No Factor Apps is what we can call classic applications that people have been building since the dawn of time. This is a reference to the “factors” used by the folks at 12factor.net which is a fantastic resource for what approaches to use and how they contribute to improved delivery quality and speed.
If you have not had a chance to get up to speed on The Twelve-Factor App, please do so. It will make the rest of this article have a shot at making sense. For the record, the claim that cloud deployments “obviate” the need for system administrators doesn’t stand up to scrutiny. Others of the claims have some amount of creative license and can come off as dogmatic. These are not instructions, and taken as a mindset, it offers a nice mental launchpad to drive a gap analysis for any brownfield application.
I. Codebase
One codebase tracked in revision control, many deploys
A lot of classic applications have this one already under control. At some point someone took the huge app, dependencies and all, and maybe other affiliated apps, and put them all into one huge repository in the source control system du jour. The main take-away here is that the code, as it moves through dev, to test, to production environments doesn’t change.
Depending on the architecture, some of the approaches to achieve this are not compatible with your projects. That is okay, but take some baby steps toward it. Any environmental differences should be scrutinized and registered as risks. Any time one of these can be remediated, take that opportunity.
Step 1. Measure changes in code from one environment to the next to reduce over time
II. Dependencies
Explicitly declare and isolate dependencies
This one is another that brownfield applications are notoriously rough. They will have dozens of jars or .NET DLLs that need to be in the same place as the code that is deployed. Rather than using mvn
or nuget
to retrieve the dependencies, the code and compiled artifacts are part of the local development experience.
This enables Software Composition Analysis where an unchanged dependency doesn’t require re-validation for the next round of approvals.
Step 1. Make each dependency a distinct project and use semantic versioning so developers know what they’re referencing.
III. Config
Store config in the environment
This one ties back to the codebase item where we don’t want different behaviors in different environments. One solution to this is to allow environments to control their operating patterns to some degree. All applications can receive configurations from environment variables.
An alternative to this is to have a configuration service that delivers environment-specific configurations to the apps when they start. This has the added benefit of centralization, though many orchestrators can inject environment variables anyway.
Step 1. Identify all the locations in the app where configurations are used, for each one, identify a location
IV. Backing services
Treat backing services as attached resources
This one can be quite a bit more difficult for a lot of legacy applications. Any that have used database functionality for business logic, for example, require rearchitecting that functionality into the application.
The other place this shows up often is persistent file storage living locally on the production server. Part of containerizing an app is figuring out how to handle this, but it plays into parallel processing, scalability, and congruent configuration management as well.

Saved data records
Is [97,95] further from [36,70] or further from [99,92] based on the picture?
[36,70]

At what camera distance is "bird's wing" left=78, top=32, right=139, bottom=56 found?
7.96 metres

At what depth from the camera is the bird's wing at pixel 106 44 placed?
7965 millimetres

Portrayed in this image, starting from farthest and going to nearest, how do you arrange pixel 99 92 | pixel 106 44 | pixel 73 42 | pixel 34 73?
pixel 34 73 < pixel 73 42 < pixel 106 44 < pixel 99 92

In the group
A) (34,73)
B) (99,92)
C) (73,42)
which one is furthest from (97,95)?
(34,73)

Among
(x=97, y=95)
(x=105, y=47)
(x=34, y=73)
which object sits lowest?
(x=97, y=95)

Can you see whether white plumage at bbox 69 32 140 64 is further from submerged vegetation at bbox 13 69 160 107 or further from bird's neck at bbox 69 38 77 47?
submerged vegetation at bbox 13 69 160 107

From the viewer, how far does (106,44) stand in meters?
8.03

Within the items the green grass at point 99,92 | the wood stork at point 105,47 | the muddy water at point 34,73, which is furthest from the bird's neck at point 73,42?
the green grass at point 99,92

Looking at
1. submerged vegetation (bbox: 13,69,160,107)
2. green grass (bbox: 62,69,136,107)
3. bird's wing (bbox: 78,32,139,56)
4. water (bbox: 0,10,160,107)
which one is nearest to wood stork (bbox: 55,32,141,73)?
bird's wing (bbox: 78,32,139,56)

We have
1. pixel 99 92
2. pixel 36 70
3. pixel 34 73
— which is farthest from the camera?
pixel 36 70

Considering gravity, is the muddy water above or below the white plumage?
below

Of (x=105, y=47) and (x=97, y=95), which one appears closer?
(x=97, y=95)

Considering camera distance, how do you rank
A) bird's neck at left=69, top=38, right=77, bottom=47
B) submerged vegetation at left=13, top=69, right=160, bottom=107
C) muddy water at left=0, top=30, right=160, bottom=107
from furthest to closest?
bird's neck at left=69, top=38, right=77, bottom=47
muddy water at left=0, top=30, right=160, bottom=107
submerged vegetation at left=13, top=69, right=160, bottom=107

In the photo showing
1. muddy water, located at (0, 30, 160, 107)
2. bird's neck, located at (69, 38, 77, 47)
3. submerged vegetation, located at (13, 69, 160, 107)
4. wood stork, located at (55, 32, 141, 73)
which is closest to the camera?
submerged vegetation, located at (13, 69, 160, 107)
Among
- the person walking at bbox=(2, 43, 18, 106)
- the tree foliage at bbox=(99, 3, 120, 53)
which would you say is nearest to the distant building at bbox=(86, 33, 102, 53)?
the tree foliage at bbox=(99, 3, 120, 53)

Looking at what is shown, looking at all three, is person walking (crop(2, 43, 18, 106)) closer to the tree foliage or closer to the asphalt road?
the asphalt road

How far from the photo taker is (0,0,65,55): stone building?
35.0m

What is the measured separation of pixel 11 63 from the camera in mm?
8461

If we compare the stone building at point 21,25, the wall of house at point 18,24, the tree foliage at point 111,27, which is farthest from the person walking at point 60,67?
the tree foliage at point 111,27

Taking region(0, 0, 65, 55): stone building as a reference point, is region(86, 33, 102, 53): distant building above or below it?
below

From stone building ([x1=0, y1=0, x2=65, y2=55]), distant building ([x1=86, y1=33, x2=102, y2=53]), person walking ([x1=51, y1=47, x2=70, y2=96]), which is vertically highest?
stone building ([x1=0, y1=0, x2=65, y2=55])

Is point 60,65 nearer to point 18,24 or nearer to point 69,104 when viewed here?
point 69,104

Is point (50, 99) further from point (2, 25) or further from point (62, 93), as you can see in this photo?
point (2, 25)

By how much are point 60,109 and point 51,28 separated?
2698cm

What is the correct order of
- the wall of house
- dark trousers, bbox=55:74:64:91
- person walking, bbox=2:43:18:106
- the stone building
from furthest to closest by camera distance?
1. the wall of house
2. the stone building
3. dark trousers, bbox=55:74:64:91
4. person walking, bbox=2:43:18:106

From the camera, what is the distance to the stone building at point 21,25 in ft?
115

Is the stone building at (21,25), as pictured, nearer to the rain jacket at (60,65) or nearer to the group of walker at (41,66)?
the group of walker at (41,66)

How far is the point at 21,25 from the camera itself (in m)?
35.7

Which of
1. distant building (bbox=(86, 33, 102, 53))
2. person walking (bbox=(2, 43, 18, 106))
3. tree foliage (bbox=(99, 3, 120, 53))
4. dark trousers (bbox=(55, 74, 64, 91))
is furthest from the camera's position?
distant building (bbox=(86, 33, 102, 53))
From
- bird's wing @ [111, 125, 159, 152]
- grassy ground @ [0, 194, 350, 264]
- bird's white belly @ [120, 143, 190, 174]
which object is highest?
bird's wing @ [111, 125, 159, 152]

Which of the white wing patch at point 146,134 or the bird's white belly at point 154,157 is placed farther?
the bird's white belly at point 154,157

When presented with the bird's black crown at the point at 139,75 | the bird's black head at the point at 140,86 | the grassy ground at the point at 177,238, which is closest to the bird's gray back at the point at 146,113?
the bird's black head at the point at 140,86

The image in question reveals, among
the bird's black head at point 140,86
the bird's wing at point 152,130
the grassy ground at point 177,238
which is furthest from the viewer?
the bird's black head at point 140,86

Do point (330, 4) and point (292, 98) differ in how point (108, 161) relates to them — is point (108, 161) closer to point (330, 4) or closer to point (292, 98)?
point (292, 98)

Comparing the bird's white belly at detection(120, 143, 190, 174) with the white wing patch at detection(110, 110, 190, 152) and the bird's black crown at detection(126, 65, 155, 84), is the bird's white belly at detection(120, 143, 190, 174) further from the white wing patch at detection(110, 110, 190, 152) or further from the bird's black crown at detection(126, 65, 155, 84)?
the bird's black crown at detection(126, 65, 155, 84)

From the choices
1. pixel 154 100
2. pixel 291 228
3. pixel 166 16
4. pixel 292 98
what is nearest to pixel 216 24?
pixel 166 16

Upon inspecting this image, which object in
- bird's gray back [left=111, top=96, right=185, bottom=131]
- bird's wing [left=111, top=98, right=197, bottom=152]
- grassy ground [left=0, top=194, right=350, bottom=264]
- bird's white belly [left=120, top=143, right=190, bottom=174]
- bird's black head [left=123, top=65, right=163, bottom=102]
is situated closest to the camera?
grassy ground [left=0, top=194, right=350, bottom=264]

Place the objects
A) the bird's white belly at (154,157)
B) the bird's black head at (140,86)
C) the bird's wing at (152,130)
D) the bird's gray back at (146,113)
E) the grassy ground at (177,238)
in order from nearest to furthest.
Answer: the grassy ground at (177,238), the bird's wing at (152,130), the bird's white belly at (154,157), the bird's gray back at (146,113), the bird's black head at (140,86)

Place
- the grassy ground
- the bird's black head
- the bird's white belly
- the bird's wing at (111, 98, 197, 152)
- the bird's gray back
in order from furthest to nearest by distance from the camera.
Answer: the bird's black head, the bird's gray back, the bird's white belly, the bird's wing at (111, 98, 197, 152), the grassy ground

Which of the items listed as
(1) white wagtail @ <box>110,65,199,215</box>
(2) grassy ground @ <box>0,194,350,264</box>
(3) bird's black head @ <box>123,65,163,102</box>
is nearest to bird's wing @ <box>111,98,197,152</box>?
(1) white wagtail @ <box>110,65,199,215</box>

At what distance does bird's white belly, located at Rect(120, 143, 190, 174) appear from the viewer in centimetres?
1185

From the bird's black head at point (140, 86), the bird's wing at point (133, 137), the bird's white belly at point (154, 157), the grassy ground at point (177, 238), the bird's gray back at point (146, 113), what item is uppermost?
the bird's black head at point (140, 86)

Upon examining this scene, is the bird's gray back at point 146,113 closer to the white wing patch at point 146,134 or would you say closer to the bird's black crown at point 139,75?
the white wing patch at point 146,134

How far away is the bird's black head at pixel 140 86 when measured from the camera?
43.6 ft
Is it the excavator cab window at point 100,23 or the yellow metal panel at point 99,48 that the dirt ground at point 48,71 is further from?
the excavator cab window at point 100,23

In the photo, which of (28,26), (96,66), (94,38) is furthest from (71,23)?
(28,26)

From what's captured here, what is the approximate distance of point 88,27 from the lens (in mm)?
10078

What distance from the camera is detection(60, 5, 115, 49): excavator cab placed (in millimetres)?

Goal 1: Copy the passage on twelve-factor apps from "This enables Software" up to and including "what they’re referencing.", switching "re-validation" to "re-testing".
Goal 2: Collect every line of the records that contains the word "farthest", treating uppercase and lowercase as different.
These records are unrelated to the passage on twelve-factor apps.

Final result 1:
This enables Software Composition Analysis where an unchanged dependency doesn’t require re-testing for the next round of approvals.
Step 1. Make each dependency a distinct project and use semantic versioning so developers know what they’re referencing.

Final result 2:
Portrayed in this image, starting from farthest and going to nearest, how do you arrange pixel 99 92 | pixel 106 44 | pixel 73 42 | pixel 34 73?
— which is farthest from the camera?
If we compare the stone building at point 21,25, the wall of house at point 18,24, the tree foliage at point 111,27, which is farthest from the person walking at point 60,67?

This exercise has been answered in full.